[start SOURCE EXTRACT]

Graduate roles are a fantastic entry path to most industries and professions, and Business Analyst is no different. It’s a great opportunity to network, try unique projects and of course get to try your hand at one or more roles early into your career which is great experience.

⚠ Landing one is hard. Do not underestimate the challenge

It’s HYPER competitive, as there tends to be a fairly broad pool of applicants trying to land their first job right out of university. It’s often 100+ applicants per one graduate role on offer. Four roles, 400 applications. This also means you’ll likely be trying a similar “shotgun-style” approach of sending many out broadly to see what lands.

When applying for graduate programs, they need 5x the research compared to your average job application; you’re expected to know the company, what they offer, and their general market (if they have a market). If you walk in and say, “oh, you’re a private IT company,” but didn’t do the research to realise you applied for a “non-for-profit, government-owned enterprise only servicing other government departments” you’ll be walking out shortly after.

In a quote from the Discord:

“It’s mental how switched on other people were at these [assessment] centres, it’s like they were researching and practising everything about that company almost to the extent they knew what the CEO has for breakfast!”

A member of the Discord

Hypothetically, let’s say your resume and cover letter get you through to the top 30% of the hundreds of applicants. From there, you’ll generally have “graduate program assessment centres”. These generally involve a series of tests and interviews to gauge your intellect and attitude. A range of verbal, numerical, and psychometric testing. These may take place individually or include group exercises. One example of a half-day graduate assessment centre included a 1 vs 3-panel interview, a group interview involving problem-solving and making a recommendation on how to solve an organisational issue, and finally, an essay on how to approach an issue. During all these phases, additional company staff will observe you from the side of the room, taking notes. With luck, you’ll have time to ask these organisation representatives questions between these assessments. Those people you ask questions to are likely on the panel or previous graduates, so knowing the right questions and prompting other shy members gets you higher on the scale.

[end SOURCE EXTRACT]
[start PROVIDED DATA]

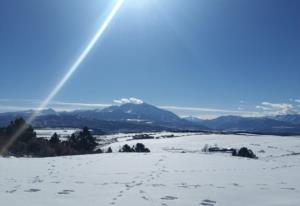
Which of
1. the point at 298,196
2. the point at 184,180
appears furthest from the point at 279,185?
the point at 184,180

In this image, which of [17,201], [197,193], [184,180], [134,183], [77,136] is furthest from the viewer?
[77,136]

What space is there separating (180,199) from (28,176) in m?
10.6

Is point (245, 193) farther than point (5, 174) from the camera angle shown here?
No

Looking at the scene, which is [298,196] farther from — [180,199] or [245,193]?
[180,199]

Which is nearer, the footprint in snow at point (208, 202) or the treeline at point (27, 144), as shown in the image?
the footprint in snow at point (208, 202)

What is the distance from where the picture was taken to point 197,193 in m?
15.4

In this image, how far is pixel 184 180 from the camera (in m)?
19.8

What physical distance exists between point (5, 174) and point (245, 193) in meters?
14.1

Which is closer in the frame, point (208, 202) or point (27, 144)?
point (208, 202)

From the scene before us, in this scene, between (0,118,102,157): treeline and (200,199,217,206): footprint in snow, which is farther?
(0,118,102,157): treeline

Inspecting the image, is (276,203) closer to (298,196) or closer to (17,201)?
(298,196)

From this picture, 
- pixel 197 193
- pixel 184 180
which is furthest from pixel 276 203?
pixel 184 180

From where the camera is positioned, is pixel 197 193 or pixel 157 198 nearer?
pixel 157 198

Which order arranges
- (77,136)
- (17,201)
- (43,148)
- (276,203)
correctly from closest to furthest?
(17,201) < (276,203) < (43,148) < (77,136)
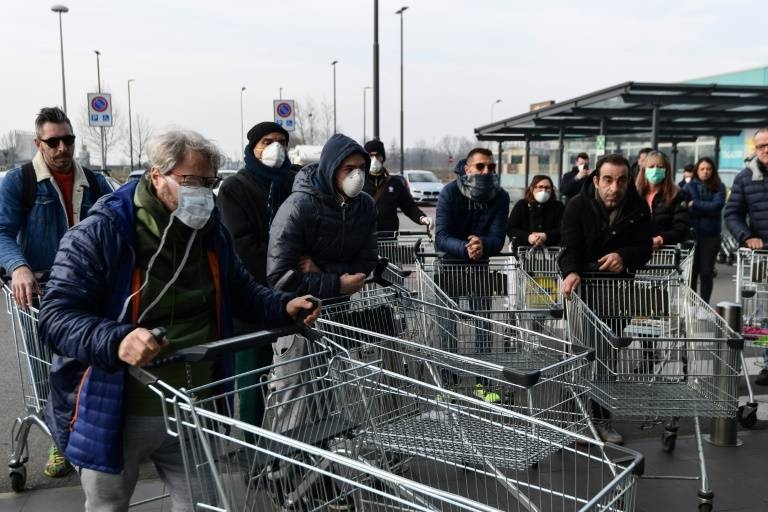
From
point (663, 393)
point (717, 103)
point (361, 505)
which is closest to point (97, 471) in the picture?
point (361, 505)

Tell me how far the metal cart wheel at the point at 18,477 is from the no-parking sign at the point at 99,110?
1691 cm

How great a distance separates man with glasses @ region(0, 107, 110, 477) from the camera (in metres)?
4.24

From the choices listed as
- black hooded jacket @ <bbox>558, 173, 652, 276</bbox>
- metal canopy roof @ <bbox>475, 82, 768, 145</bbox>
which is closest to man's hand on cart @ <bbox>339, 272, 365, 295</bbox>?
black hooded jacket @ <bbox>558, 173, 652, 276</bbox>

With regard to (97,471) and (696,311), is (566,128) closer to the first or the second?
(696,311)

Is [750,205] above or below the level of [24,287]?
above

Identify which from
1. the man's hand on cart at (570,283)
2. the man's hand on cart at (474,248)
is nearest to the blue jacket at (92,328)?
the man's hand on cart at (570,283)

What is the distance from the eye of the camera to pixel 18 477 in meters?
4.16

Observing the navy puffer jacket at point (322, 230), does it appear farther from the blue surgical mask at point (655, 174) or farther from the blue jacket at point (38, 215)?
the blue surgical mask at point (655, 174)

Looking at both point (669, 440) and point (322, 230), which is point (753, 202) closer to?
point (669, 440)

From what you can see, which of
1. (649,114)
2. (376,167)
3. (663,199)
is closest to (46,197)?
(376,167)

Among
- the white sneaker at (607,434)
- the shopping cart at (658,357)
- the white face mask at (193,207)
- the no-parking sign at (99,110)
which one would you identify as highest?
the no-parking sign at (99,110)

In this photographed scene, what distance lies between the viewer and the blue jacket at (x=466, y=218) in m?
5.59

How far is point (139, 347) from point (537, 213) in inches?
207

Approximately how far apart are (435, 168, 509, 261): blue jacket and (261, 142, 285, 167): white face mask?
55.7 inches
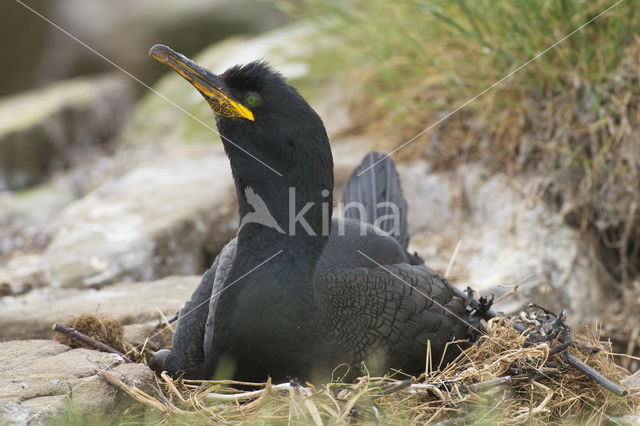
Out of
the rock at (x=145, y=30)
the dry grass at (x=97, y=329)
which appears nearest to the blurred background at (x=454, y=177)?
the dry grass at (x=97, y=329)

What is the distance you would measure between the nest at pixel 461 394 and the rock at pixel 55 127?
243 inches

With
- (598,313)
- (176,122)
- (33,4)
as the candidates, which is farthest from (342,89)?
(33,4)

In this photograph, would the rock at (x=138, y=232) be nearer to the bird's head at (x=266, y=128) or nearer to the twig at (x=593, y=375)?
the bird's head at (x=266, y=128)

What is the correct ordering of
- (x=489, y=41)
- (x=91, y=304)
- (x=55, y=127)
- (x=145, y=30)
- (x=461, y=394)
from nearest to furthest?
1. (x=461, y=394)
2. (x=91, y=304)
3. (x=489, y=41)
4. (x=55, y=127)
5. (x=145, y=30)

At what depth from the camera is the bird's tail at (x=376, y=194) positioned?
4.06 meters

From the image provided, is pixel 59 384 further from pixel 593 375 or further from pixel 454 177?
pixel 454 177

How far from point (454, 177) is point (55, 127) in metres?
5.37

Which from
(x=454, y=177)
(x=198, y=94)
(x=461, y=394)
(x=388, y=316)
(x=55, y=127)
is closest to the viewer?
(x=461, y=394)

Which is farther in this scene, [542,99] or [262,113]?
[542,99]

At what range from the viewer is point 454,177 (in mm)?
5473

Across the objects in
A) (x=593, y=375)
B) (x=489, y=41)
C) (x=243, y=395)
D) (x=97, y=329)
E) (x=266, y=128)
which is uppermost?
(x=489, y=41)

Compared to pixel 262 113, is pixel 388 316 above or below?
below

[end PROVIDED DATA]

• **EXERCISE GOAL**
Repeat the graduate Business Analyst roles text word for word.

• **SOLUTION BELOW**
Graduate roles are a fantastic entry path to most industries and professions, and Business Analyst is no different. It’s a great opportunity to network, try unique projects and of course get to try your hand at one or more roles early into your career which is great experience.

⚠ Landing one is hard. Do not underestimate the challenge

It’s HYPER competitive, as there tends to be a fairly broad pool of applicants trying to land their first job right out of university. It’s often 100+ applicants per one graduate role on offer. Four roles, 400 applications. This also means you’ll likely be trying a similar “shotgun-style” approach of sending many out broadly to see what lands.

When applying for graduate programs, they need 5x the research compared to your average job application; you’re expected to know the company, what they offer, and their general market (if they have a market). If you walk in and say, “oh, you’re a private IT company,” but didn’t do the research to realise you applied for a “non-for-profit, government-owned enterprise only servicing other government departments” you’ll be walking out shortly after.

In a quote from the Discord:

“It’s mental how switched on other people were at these [assessment] centres, it’s like they were researching and practising everything about that company almost to the extent they knew what the CEO has for breakfast!”

A member of the Discord

Hypothetically, let’s say your resume and cover letter get you through to the top 30% of the hundreds of applicants. From there, you’ll generally have “graduate program assessment centres”. These generally involve a series of tests and interviews to gauge your intellect and attitude. A range of verbal, numerical, and psychometric testing. These may take place individually or include group exercises. One example of a half-day graduate assessment centre included a 1 vs 3-panel interview, a group interview involving problem-solving and making a recommendation on how to solve an organisational issue, and finally, an essay on how to approach an issue. During all these phases, additional company staff will observe you from the side of the room, taking notes. With luck, you’ll have time to ask these organisation representatives questions between these assessments. Those people you ask questions to are likely on the panel or previous graduates, so knowing the right questions and prompting other shy members gets you higher on the scale.